民法の規定で現在は20歳となっている成年(成人)年齢が遠からず18歳に引下げられる可能性が高まっている。金田勝年法相は15日の閣議後会見で、「成年年齢の引下げに向けた具体的な準備作業を進めている。早ければ来年の通常会議に(改正法案を)提出することも選択肢」と述べた。成年年齢をいつから18歳とするのか、本当に実現するのかといった点など不確かな部分もあるが、仮に民法の成年年齢が引下げられれば、相続税における未成年者控除のように20歳以上か未満かを適用基準としている税制上の制度に影響を与えることは必至だ。

すでに選挙権年齢については、昨年6月に改正公職選挙法が成立し、今年6月19日以降、それまでの20歳以上から18歳以上に引下げられている。同改正法の附則では、選挙権年齢の引下げを踏まえ、民法などの他の法令でも引下げについて検討を加え、必要な法制上の措置を講ずるとしていた。

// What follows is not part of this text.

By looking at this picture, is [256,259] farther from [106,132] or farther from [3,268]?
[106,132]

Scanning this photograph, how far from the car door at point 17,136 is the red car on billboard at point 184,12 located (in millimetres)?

税制で20歳以上か未満かを適用基準としている制度は主だったところで、相続人が未成年のときは、その未成年者が満20歳になるまでの年数1年につき10万円を相続税の額から差し引くことができる未成年者の税額控除のほか、NISA(20歳以上が利用可)、ジュニアNISA(20歳未満で利用可)、20歳以上の者が直系尊属から贈与により財産を取得した際の贈与税の特例税率、相続時精算課税制度(受贈者は20歳以上等が条件)などがある。